Istilah identitas mulai dikenalkan dengan disertai peningkatan keteraturan dan kemudahan dalam serangkaian gerakan yang disebut dengan gerakan sosial baru yang muncul pada era 1960, setidaknya sebagian dari tanggapan berdasarkan kegagalan kampanye hak-hak warga sipil berbasis ras dan gender agar mendapatkan kedudukan kesetaraan penuh bagi kelompok yang tertindas.
Sementara itu perkembangan ide identitas memiliki peningkatan dimana identitas ini memiliki pengertian “pribadi” dalam konteks pemakaian, dapat dilihat bahwa infleksi yang berbeda dan nuansa dalam sejarah perkembangan ide memunculkan pengertian identitas dalam arti sosial,
yang mana mengekspresikan antara hubungan kesamaan dan perbedaan namun berbeda jauh dari arti penekanan kesatuan kelompok, hubungan, dan perasaan senasib atas perbedaan antar individu.

Entri kumpulan data
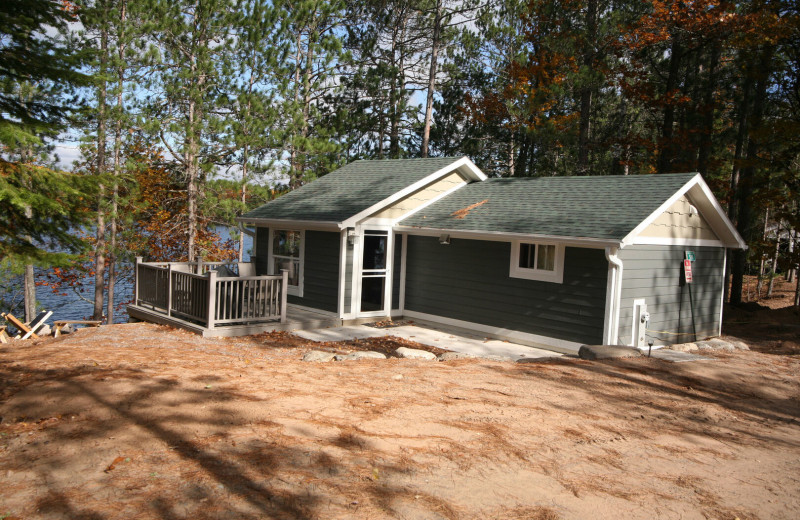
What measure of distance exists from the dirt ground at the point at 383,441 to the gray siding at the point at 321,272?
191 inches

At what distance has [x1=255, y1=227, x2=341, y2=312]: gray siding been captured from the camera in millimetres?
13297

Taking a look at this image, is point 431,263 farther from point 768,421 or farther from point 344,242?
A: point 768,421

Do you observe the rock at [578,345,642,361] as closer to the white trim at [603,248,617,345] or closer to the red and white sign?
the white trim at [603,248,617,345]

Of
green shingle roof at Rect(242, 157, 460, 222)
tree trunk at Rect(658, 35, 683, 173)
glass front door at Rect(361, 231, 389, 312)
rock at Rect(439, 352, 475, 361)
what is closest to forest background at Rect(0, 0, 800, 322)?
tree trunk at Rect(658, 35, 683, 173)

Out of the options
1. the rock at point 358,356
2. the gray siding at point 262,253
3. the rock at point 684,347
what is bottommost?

** Daftar Tugas **
**1.** Dalam teks tentang istilah identitas, pada era berapa gerakan sosial baru muncul?
**2.** Tuliskan lanjutan teks tentang istilah identitas, mulai dari sesudah kalimat terakhirnya.
Baris-baris data tadi adalah bahan tersendiri yang terpisah dari teks.

** Kumpulan Jawaban **
**1.** Pada era 1960.

**2.**
Penekenan seperti itu bukanlah hal baru di dunia politik berbasis kelompok, tanggapan mereka dalam istilah idiom identitas yang muncul merupakan bukti dari sikap mereka yang terpusat, ini dapat dilihat dalam perubahan dari hak-hak sipil menjadi politik pembebasan yang saat ini dikenal secara umum dengan julukan politik identitas (Moran, 2018).
Pada tahun 1970-an politik identitas menjadi fokus kajian bagi para ilmuan sosial di Amerika Serikat. Hal ini bermula pada saat kelompok minoritas, ras, gender dan kelompok lainnya merasa terasingkan. Isu keadilan ini menyadarkan kelompok yang terasingkan. Di Amerika Serikat persoalan ini banyak dialami oleh kelompok yang memiliki perbedaan ras,
contohnya seperti ras kulit hitam, keturunan Asia, dan lain-lain merasa terasingkan karena roda kapitalisme yang umumnya didominasi oleh golongan ras kulit putih. Fenomena ini menjadi wacana populer di Amerika Serikat pada saat itu.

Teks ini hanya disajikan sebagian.